À la loupe, les écarts restent flagrants. En 2015, la rémunération brute annuelle hommes-femmes affichait déjà 50 000 euros contre 44 400 euros. Depuis, la progression n’a pas comblé la distance : aujourd’hui, le salaire brut moyen atteint 52 000 euros pour les hommes, mais seulement 46 000 euros pour les femmes cadres.

Les différences sont plus ténues chez les jeunes générations. Parmi les moins de 35 ans, l’écart se réduit à 4 %, mais grimpe à 12 % pour les cadres de 55 ans et plus.

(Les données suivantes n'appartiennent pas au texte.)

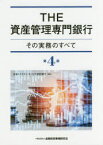 【送料無料】THE資産管理専門銀行　その実務のすべて／日本トラスティ・サービス信託銀行／編著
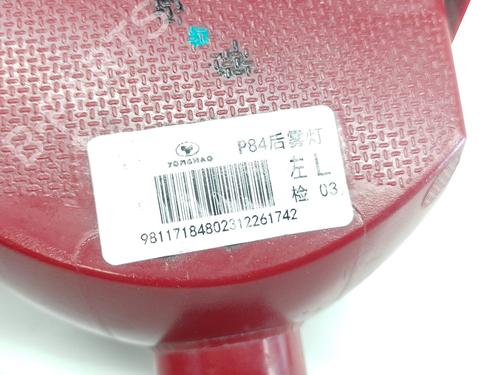  - Image 3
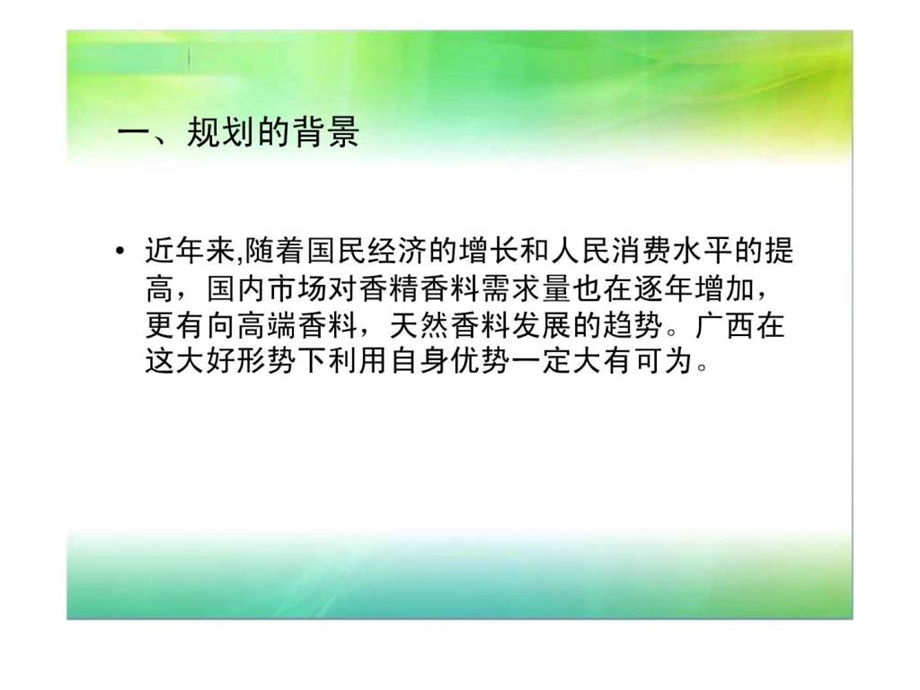 广西桂油香料化工产业规划发展.ppt.ppt_第3页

Ces disparités se traduisent aussi dans l’accès aux postes de direction : en 2021, seulement 36 % des fonctions dirigeantes sont occupées par des femmes. Les secteurs restent profondément inégaux : 67 % de femmes dans la santé, la culture et le social, 62 % dans les ressources humaines, mais à peine 18 % dans l’informatique et 15 % dans l’industrie ou la construction.

Les femmes séniors peinent également à accéder à des postes à responsabilité. En 2021, elles ne sont que 35 % à encadrer d’autres cadres. Et lorsque l’APEC interroge les managers sur leur volonté d’évoluer, le résultat est net : chez les moins de 35 ans, 68 % des hommes se disent prêts à franchir le pas, contre seulement 47 % des femmes.

Le tableau du salaire des cadres en France se donne à voir sans fard : entre progression, disparités et promesses d’égalité, la réalité demeure contrastée. Reste à savoir si la prochaine décennie saura changer la donne ou amplifier les écarts.